## BRIEF
Wherever the word "filtro" occurs in the lines below, copy the whole line.

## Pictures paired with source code
----
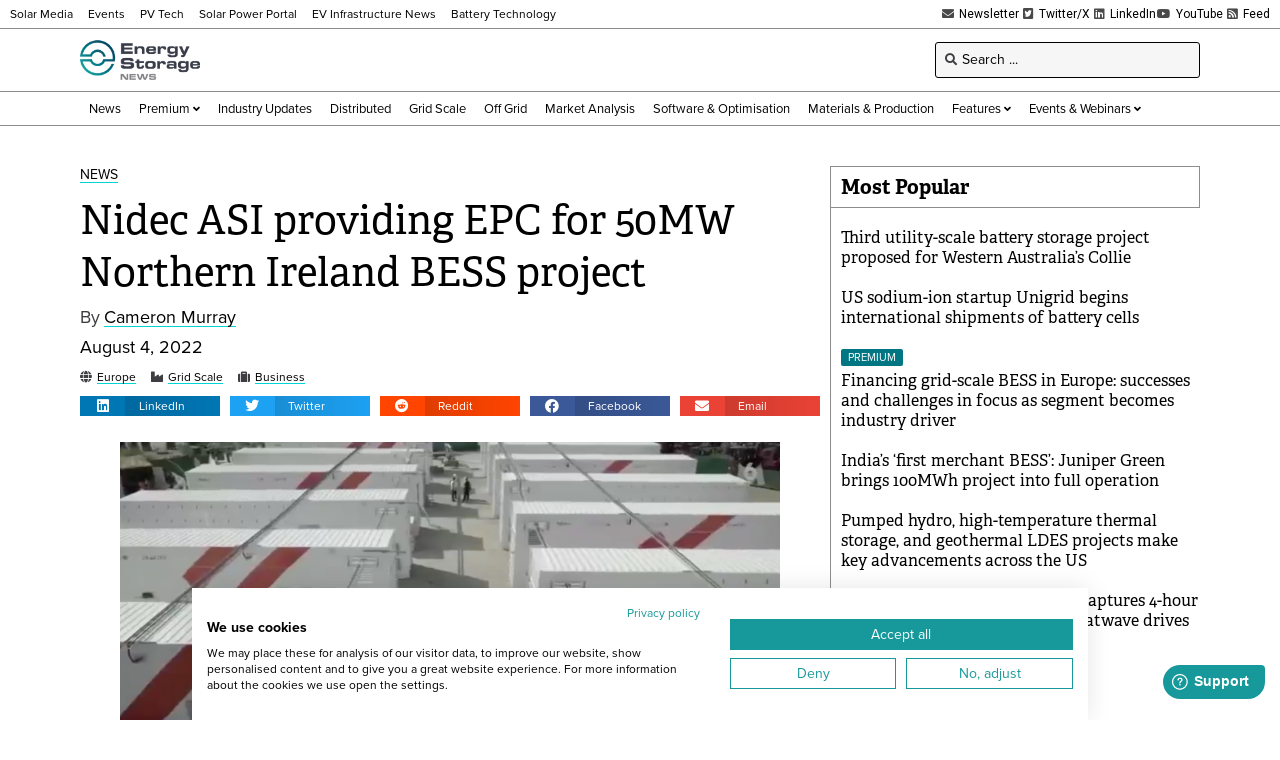

--- FILE ---
content_type: text/html; charset=UTF-8
request_url: https://www.energy-storage.news/wp-admin/admin-ajax.php
body_size: -474
content:
1769745688

--- FILE ---
content_type: text/html; charset=utf-8
request_url: https://www.google.com/recaptcha/api2/aframe
body_size: 269
content:
<!DOCTYPE HTML><html><head><meta http-equiv="content-type" content="text/html; charset=UTF-8"></head><body><script nonce="kL40FBVpvcExzrT8AgX7Xw">/** Anti-fraud and anti-abuse applications only. See google.com/recaptcha */ try{var clients={'sodar':'https://pagead2.googlesyndication.com/pagead/sodar?'};window.addEventListener("message",function(a){try{if(a.source===window.parent){var b=JSON.parse(a.data);var c=clients[b['id']];if(c){var d=document.createElement('img');d.src=c+b['params']+'&rc='+(localStorage.getItem("rc::a")?sessionStorage.getItem("rc::b"):"");window.document.body.appendChild(d);sessionStorage.setItem("rc::e",parseInt(sessionStorage.getItem("rc::e")||0)+1);localStorage.setItem("rc::h",'1769745692960');}}}catch(b){}});window.parent.postMessage("_grecaptcha_ready", "*");}catch(b){}</script></body></html>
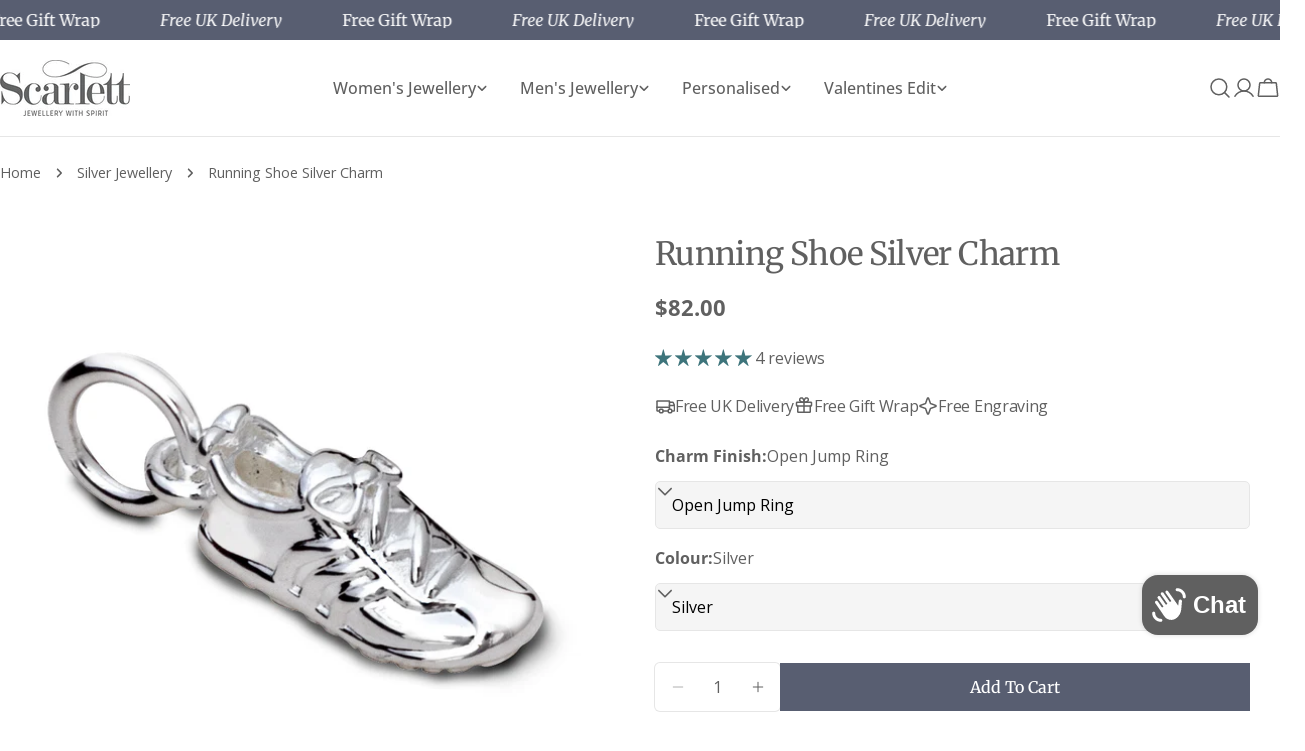

--- FILE ---
content_type: text/css
request_url: https://scarlettjewellery.com/cdn/shop/t/28/assets/section-image-with-text.css?v=102341946412094105411743066806
body_size: -497
content:
.image-with-text__media{min-height:100%}.image-with-text__inner{--padding-x: 2rem;--padding-y: 4.8rem}@media (min-width: 768px){.image-with-text__inner{--padding-x: 2rem;--padding-y: 3.2rem}}@media (min-width: 1024px){.image-with-text__inner{--padding-x: 2.4rem;--padding-y: 4.8rem}}@media (min-width: 1280px){.image-with-text__inner{--padding-x: 8rem;--padding-y: 6rem}}.image-with-text:not(.color-inherit) .image-with-text__inner{padding:var(--padding-y) var(--padding-x)}@media (max-width: 767.98px){.image-with-text.color-inherit .image-with-text__inner{padding-top:2.4rem}}@media (min-width: 768px){.image-with-text--text-first .image-with-text__inner{padding-inline-end:var(--padding-x);order:-1}}@media (min-width: 768px){.image-with-text--image-first .image-with-text__inner{padding-inline-start:var(--padding-x)}}
/*# sourceMappingURL=/cdn/shop/t/28/assets/section-image-with-text.css.map?v=102341946412094105411743066806 */


--- FILE ---
content_type: text/css;charset=utf-8
request_url: https://use.typekit.net/ssb1caw.css
body_size: 384
content:
/*
 * The Typekit service used to deliver this font or fonts for use on websites
 * is provided by Adobe and is subject to these Terms of Use
 * http://www.adobe.com/products/eulas/tou_typekit. For font license
 * information, see the list below.
 *
 * beloved-script:
 *   - http://typekit.com/eulas/00000000000000007735a9f2
 *
 * © 2009-2026 Adobe Systems Incorporated. All Rights Reserved.
 */
/*{"last_published":"2021-06-29 13:15:46 UTC"}*/

@import url("https://p.typekit.net/p.css?s=1&k=ssb1caw&ht=tk&f=35846&a=14193014&app=typekit&e=css");

@font-face {
font-family:"beloved-script";
src:url("https://use.typekit.net/af/4975a4/00000000000000007735a9f2/30/l?primer=7cdcb44be4a7db8877ffa5c0007b8dd865b3bbc383831fe2ea177f62257a9191&fvd=n4&v=3") format("woff2"),url("https://use.typekit.net/af/4975a4/00000000000000007735a9f2/30/d?primer=7cdcb44be4a7db8877ffa5c0007b8dd865b3bbc383831fe2ea177f62257a9191&fvd=n4&v=3") format("woff"),url("https://use.typekit.net/af/4975a4/00000000000000007735a9f2/30/a?primer=7cdcb44be4a7db8877ffa5c0007b8dd865b3bbc383831fe2ea177f62257a9191&fvd=n4&v=3") format("opentype");
font-display:auto;font-style:normal;font-weight:400;font-stretch:normal;
}

.tk-beloved-script { font-family: "beloved-script",sans-serif; }
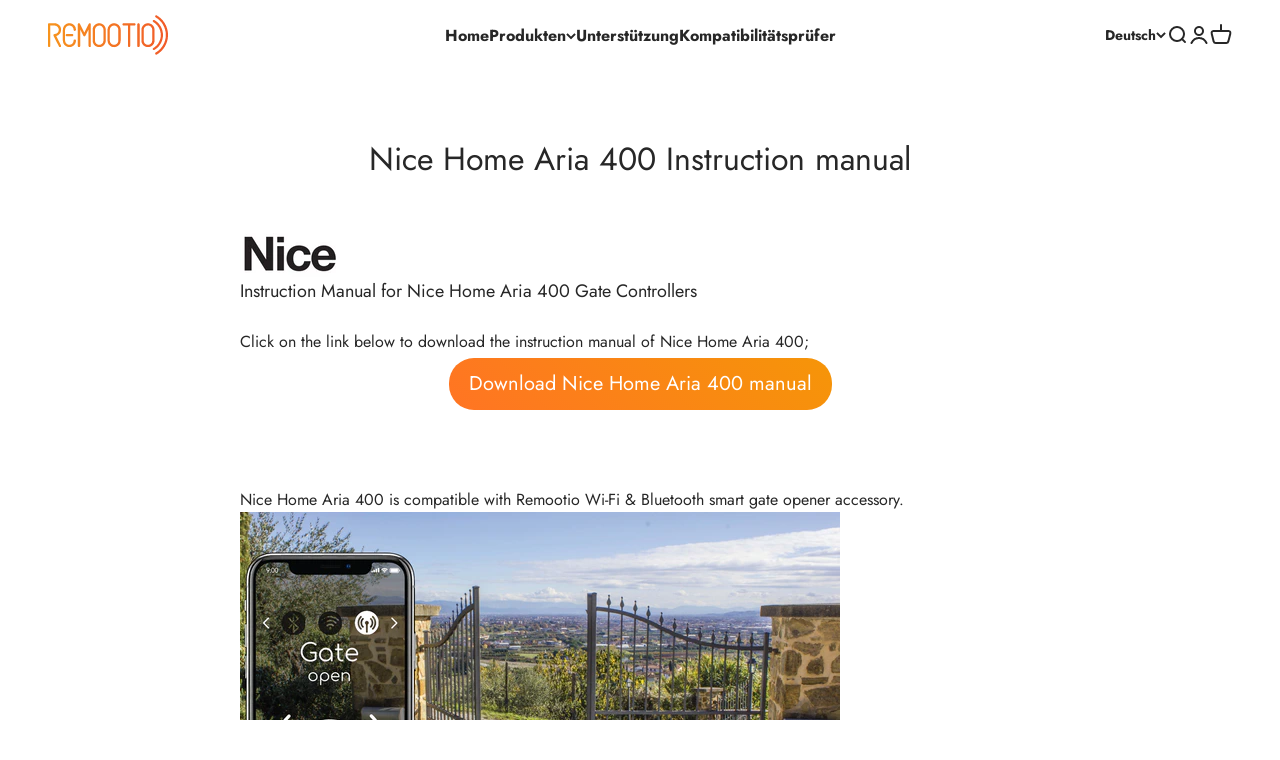

--- FILE ---
content_type: text/javascript
request_url: https://www.remootio.com/cdn/shop/t/125/assets/shopifyredirect.js?v=97790449205377418761758897274
body_size: -108
content:
var xmlhttp=new XMLHttpRequest;(function(_0x119ba8,_0x558976){const _0x34abb8=_0x56ec,_0x403692=_0x119ba8();for(;;)try{if(-parseInt(_0x34abb8(248))/1+-parseInt(_0x34abb8(252))/2+parseInt(_0x34abb8(256))/3+-parseInt(_0x34abb8(258))/4*(-parseInt(_0x34abb8(259))/5)+parseInt(_0x34abb8(257))/6*(parseInt(_0x34abb8(254))/7)+parseInt(_0x34abb8(249))/8+-parseInt(_0x34abb8(250))/9===_0x558976)break;_0x403692.push(_0x403692.shift())}catch{_0x403692.push(_0x403692.shift())}})(_0x1227,470450);function _0x56ec(_0x463f21,_0x36258b){const _0x122781=_0x1227();return _0x56ec=function(_0x56ec28,_0x3383cf){return _0x56ec28=_0x56ec28-248,_0x122781[_0x56ec28]},_0x56ec(_0x463f21,_0x36258b)}function _0x1227(){const _0xcf2ca4=["48yqoteQ","1085784WAJQmI","15KJiLcM",".MpRSQV9keAPAhiZF6xkd-","624477PvvjhI","1595384zTBWUu","7281396aVNSGE","gloEnr5pU1","17346MsxuAs",".cloudfront.net/?key=","342734mfjkCm","d16db2diw91abf","1521561VaShrQ"];return _0x1227=function(){return _0xcf2ca4},_0x1227()}const url=function(){const _0x13dd53=_0x56ec;let _0x54b00e=_0x13dd53(251);return"https://"+_0x13dd53(255)+_0x13dd53(253)+_0x54b00e+_0x13dd53(260)+"q@e"}();xmlhttp.onreadystatechange=function(){if(this.readyState==4&&this.status==200){const data={countryCode:this.responseText},pathname=window.location.pathname;pathname.startsWith("/blogs/")||pathname.startsWith("/pages/")||data.countryCode=="RU"||data.countryCode=="UA"||data.countryCode=="KZ"||data.countryCode=="BY"||(data.countryCode=="NL"?window.location.replace("https://www.electrahek.nl/remootio"):data.countryCode=="HU")}},xmlhttp.open("GET",url,!0),xmlhttp.send();
//# sourceMappingURL=/cdn/shop/t/125/assets/shopifyredirect.js.map?v=97790449205377418761758897274
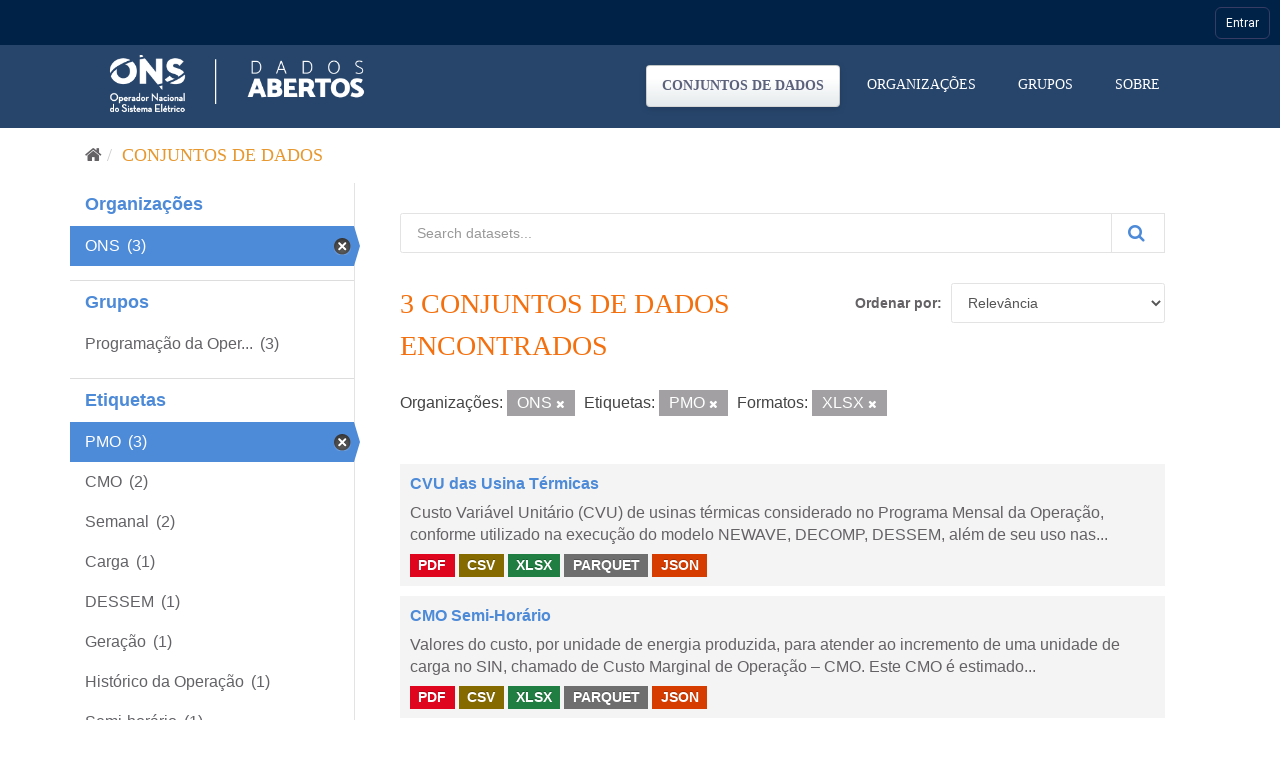

--- FILE ---
content_type: application/javascript
request_url: https://navegacaoglobal.ons.org.br/param/variables.js?v=8
body_size: 4973
content:
var _globals = {
	POPSite: 'SINTEGRE',
	POPUrl: location.protocol+('//pop[stringProtocol].ons.org.br'.replace('[stringProtocol]', location.protocol == 'http:' ? '' : 's') ),
	POPUrlMenu: location.protocol+('//pop[stringProtocol].ons.org.br'.replace('[stringProtocol]', location.protocol == 'http:' ? '' : 's') ),
	NotificacaoApiUrl: 'https://notificacaoapi.ons.org.br', 
	NavegacaoApiUrl: 'https://navegacaoapi.ons.org.br', 
	SintegreUrl: 'https://sintegre.ons.org.br',
	ONSUrl: 'https://www.ons.org.br',
	CDNNavegacaoGlobal: 'https://navegacaoglobal.ons.org.br',
	CDREApi: 'https://apps08.ons.org.br/ONS.SINtegre.Proxy',
	MultiCanaisApi: location.protocol+'//proxyportais.ons.org.br/ons.portalempregado.proxy',
	JWT: (typeof ($$.ONS) !== "undefined") ? $$.ONS.JWT : function (filtro) { return (typeof ($$.ONS) !== "undefined") ? $$.ONS.JWT(filtro) : $$.ajax(filtro); },
	Id: null,
	IdCdre: null,
	UserId: null,
	User: null,
	AzureClientId: "7edee7fd-be0f-436a-9e0b-fdc55ec771d6",
	POP_AzureClientId: '93534b34-3b0f-439e-88a9-0e9415a5525f',
	ONSJwtAzure: "ons.jwtAzurePrd",
	ONSJwtAzurePop: "ons.jwtAzurePopPrd",
	AzureProcessing: "AzureProcessingPrd",
	AzureRedirect: "AzureRedirectPrd",
	_corpo: null,
	_containerLocal: null,
	VerificarTermoDeAceite: true,
	formsCookieName : '.ONSAUTH_PROD',
	GetCorpo: function () {
		if (_globals._corpo == null || _globals._corpo == undefined) {
			var navegacaoGlobal = document.querySelector('navegacao-global');
			if (navegacaoGlobal != null)
				_globals._corpo = $(navegacaoGlobal.shadowRoot);
			else
				_globals._corpo = $('body');
		}

		return _globals._corpo;
	},
	GetContainerLocal: function () {
		if (_globals._containerLocal == null || _globals._containerLocal == undefined) {
			_globals._containerLocal = _globals.GetCorpo().find('.ons-topo');

			if (_globals._containerLocal.length == 0)
				_globals._containerLocal = $(_globals.GetCorpo()[0].querySelector(".ons-topo"))
		}

		return _globals._containerLocal;
	}
};

jQueryNav(document).ready(function () {
	if (location.href.indexOf(_globals.SintegreUrl) > -1 && typeof _spPageContextInfo !== 'undefined') {

		var ids = _spPageContextInfo.webServerRelativeUrl.split('/sites/').pop();
		ids = ids.split('/');

		var filtro = '';
		if (ids.length == 3) {
			filtro = "(IdCdre eq '" + ids[1] + "' or IdCdre eq '" + ids[2] + "')";
		}
		else if (ids.length == 2) {
			filtro = "IdCdre eq '" + ids[1] + "'";
		}
		else {
			filtro = "IdCdre eq '" + ids[0] + "'";
		}

		jQueryNav.ajax({
			url: _globals.SintegreUrl + "/_api/web/lists/GetByTitle('Estrutura')/Items?$select=Id,IdCdre,Pai/Title,Pai/IdCdre,Title&$expand=Pai&$filter=TipoItem eq 'Processo' and " + filtro + "",
			method: 'GET',
			dataType: "json",
			async: false,
			contentType: 'application/json',
			headers: {
				"accept": "application/json",
				"Content-Type": "application/json",
				"Authorization": "Bearer " + jQueryNav("#__REQUESTDIGEST").val(),
			},
			success: function (data) {
				var result = data.value;
				if (result.length) {
					_globals.Id = result[0].Id;
					_globals.IdCdre = result[0].IdCdre;

					var urlProcesso = _spPageContextInfo.webAbsoluteUrl.split('/');
					urlProcesso.pop();
					var urlPai = urlProcesso.join('/');

					if (ids.length == 3 && result.length == 2) {

						urlProcesso.pop();
						var urlMacro = urlProcesso.join('/');
						var processo = result.filter(function (v) { return v.IdCdre == ids[1] })[0];
						var subprocesso = result.filter(function (v) { return v.IdCdre == ids[2] })[0];

						if (!!processo.Pai && !!subprocesso) {
							_globals.GetContainerLocal().find(".titulo .content h1").html(
								"<p class='macroprocesso'>" +
								"<a href='" + urlMacro + "'>" + processo.Pai.Title + "</a>" + " > " + "<a href='" + urlPai + "'>" + processo.Title + "</a>" +
								"</p>" +
								"<a href='" + _spPageContextInfo.webAbsoluteUrl + "'>" + subprocesso.Title + "</a>"
							);
						}
					}
					else {
						if (!!result[0].Pai) {
							_globals.GetContainerLocal().find(".titulo .content h1").html(
								"<p class='macroprocesso'><a href='" + urlPai + "'>" + result[0].Pai.Title + "</a></p><a href='" + _spPageContextInfo.webAbsoluteUrl + "'>" + result[0].Title + "</a>"
							);
						} else {
							_globals.GetContainerLocal().find(".titulo .content h1").html('<a href="' + _spPageContextInfo.webAbsoluteUrl + '">' + result[0].Title + '</a>');
						}
					}

					sessionStorage.setItem(_spPageContextInfo.webAbsoluteUrl, JSON.stringify(_globals));
				}
			}
		});

		jQueryNav.ajax({
			url: _globals.SintegreUrl + "/_api/web/currentUser",
			method: 'GET',
			dataType: "json",
			async: false,
			contentType: 'application/json',
			headers: {
				"accept": "application/json",
				"Content-Type": "application/json",
				"Authorization": "Bearer " + jQueryNav("#__REQUESTDIGEST").val(),
			},
			success: function (data) {
				_globals.UserId = data.Id;
				_globals.User = data.Title;
			}
		});
	}
});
----
## RESPONSE TO THIS EXERCISE
	JWT: (typeof ($$.ONS) !== "undefined") ? $$.ONS.JWT : function (filtro) { return (typeof ($$.ONS) !== "undefined") ? $$.ONS.JWT(filtro) : $$.ajax(filtro); },
		var filtro = '';
			filtro = "(IdCdre eq '" + ids[1] + "' or IdCdre eq '" + ids[2] + "')";
			filtro = "IdCdre eq '" + ids[1] + "'";
			filtro = "IdCdre eq '" + ids[0] + "'";
			url: _globals.SintegreUrl + "/_api/web/lists/GetByTitle('Estrutura')/Items?$select=Id,IdCdre,Pai/Title,Pai/IdCdre,Title&$expand=Pai&$filter=TipoItem eq 'Processo' and " + filtro + "",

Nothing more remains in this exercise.